Xenopus laevis fertilized eggs have been treated with wheat germ agglutinin (WGA) before the onset of the first cleavage, at the stripe stage and during groove deepening. The ultrastructure of the animal cortex of the arrested embryos has been compared with that of the same region of control embryos at different stages of first furrow formation and of cytochalasin B-treated embryos. The outer side of the plasma membrane of WGA-treated embryos is covered with a coat which is different from the diffuse material observed in either control or cytochalasin B-treated embryos and which is distributed in patches in the groove region. Narrow indentations of the plasma membrane in the cortex of WGA-treated eggs have been observed, particularly in the blocked or regressed groove. In WGA-treated eggs, a few bundles of microfilaments are located under the plasma membrane at the animal pole, but they are never arrayed in a continuous layer as in the control eggs. In the latter, many microtubules are located in close proximity to the microfilament layer at the beginning of cleavage, but they are only occasionally observed in the same region of WGA-treated eggs.

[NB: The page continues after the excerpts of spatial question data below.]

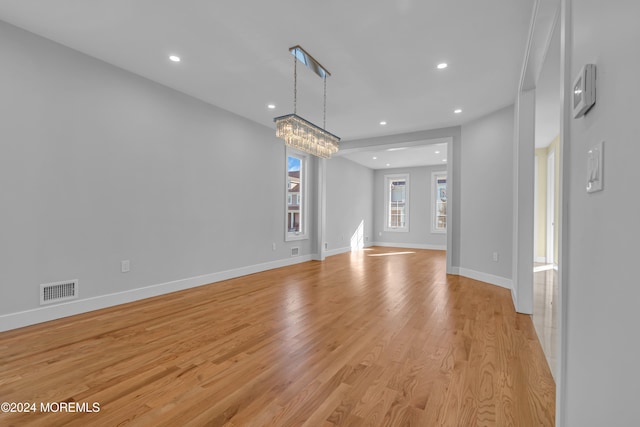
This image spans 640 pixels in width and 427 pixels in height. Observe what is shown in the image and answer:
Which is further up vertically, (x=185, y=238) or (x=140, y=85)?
(x=140, y=85)

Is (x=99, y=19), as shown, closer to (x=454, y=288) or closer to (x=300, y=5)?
(x=300, y=5)

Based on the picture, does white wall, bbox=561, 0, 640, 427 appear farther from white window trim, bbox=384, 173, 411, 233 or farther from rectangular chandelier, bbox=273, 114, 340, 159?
white window trim, bbox=384, 173, 411, 233

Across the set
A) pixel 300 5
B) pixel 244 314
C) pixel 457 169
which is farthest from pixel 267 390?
pixel 457 169

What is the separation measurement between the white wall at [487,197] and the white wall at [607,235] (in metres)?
3.76

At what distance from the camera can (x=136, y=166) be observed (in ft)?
11.9

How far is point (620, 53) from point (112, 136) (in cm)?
417

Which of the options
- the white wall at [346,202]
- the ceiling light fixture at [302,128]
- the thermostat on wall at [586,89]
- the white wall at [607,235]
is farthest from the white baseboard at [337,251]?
the thermostat on wall at [586,89]

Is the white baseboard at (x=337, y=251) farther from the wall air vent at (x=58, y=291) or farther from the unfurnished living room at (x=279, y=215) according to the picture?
the wall air vent at (x=58, y=291)

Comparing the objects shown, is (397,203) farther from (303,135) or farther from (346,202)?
(303,135)

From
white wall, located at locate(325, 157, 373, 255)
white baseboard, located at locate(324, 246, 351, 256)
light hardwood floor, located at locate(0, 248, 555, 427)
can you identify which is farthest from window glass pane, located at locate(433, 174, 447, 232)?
light hardwood floor, located at locate(0, 248, 555, 427)

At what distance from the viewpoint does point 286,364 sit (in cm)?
207

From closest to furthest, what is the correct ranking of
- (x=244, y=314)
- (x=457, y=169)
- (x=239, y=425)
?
(x=239, y=425) → (x=244, y=314) → (x=457, y=169)

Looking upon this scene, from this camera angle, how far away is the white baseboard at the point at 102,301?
2.71 m

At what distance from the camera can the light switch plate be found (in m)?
0.82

It is concluded that the binding of WGA molecules to their receptors on the surface of the Xenopus zygote interferes with the alignment of microfilaments in the furrow region and provokes the disorganization of the aligned microfilaments once the cleavage has begun. Internalization of portions of the nascent membrane in the groove could play an important part in the arrest of cleavage.
At the onset of cleavage furrow formation, in particular in amphibian eggs (Selman & Perry, 1970), a band of microfilaments forms under the cell membrane under the influence of the mitotic apparatus (Rappaport, 1971). The contraction of these microfilaments produces a surface constriction at the animal pole and its subsequent propagation leads to the separation of the cytoplasm into 2 blastomeres by growth of new membranes and junction formation.

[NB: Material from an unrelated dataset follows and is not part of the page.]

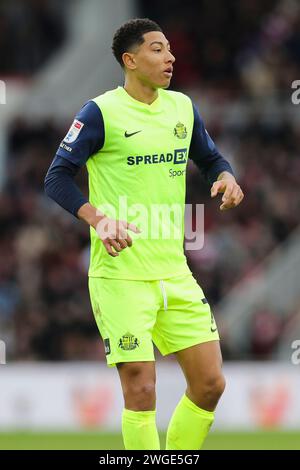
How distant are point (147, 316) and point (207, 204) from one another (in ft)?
32.4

Lectins (agglutinins) are proteins, generally extracted from plants, which bind to carbohydrate residues. They have been extensively used for studying the distribution and the mobility of specific carbohydrate group-containing glycoproteins on the cell surface. These proteins include receptors for other molecules, hormones for instance. Concanavalin A, one of the most widely used lectins induces the arrest of cytokinesis and regression of a partially formed furrow in embryos of the echiuroid worm Urechis caupo (Das & Sisken, 1975). The same lectin inhibits the development of the amphibian embryo (Moran, 1974). Tencer (1978a, b) has recently shown that wheat germ and soybean agglutinins interfere with the first cleavage formation in Xenopus laevis eggs. According to the dose of lectin used and (or) the time of treatment, the formation of the furrow is inhibited, or the initiated furrow is arrested and eventually regresses.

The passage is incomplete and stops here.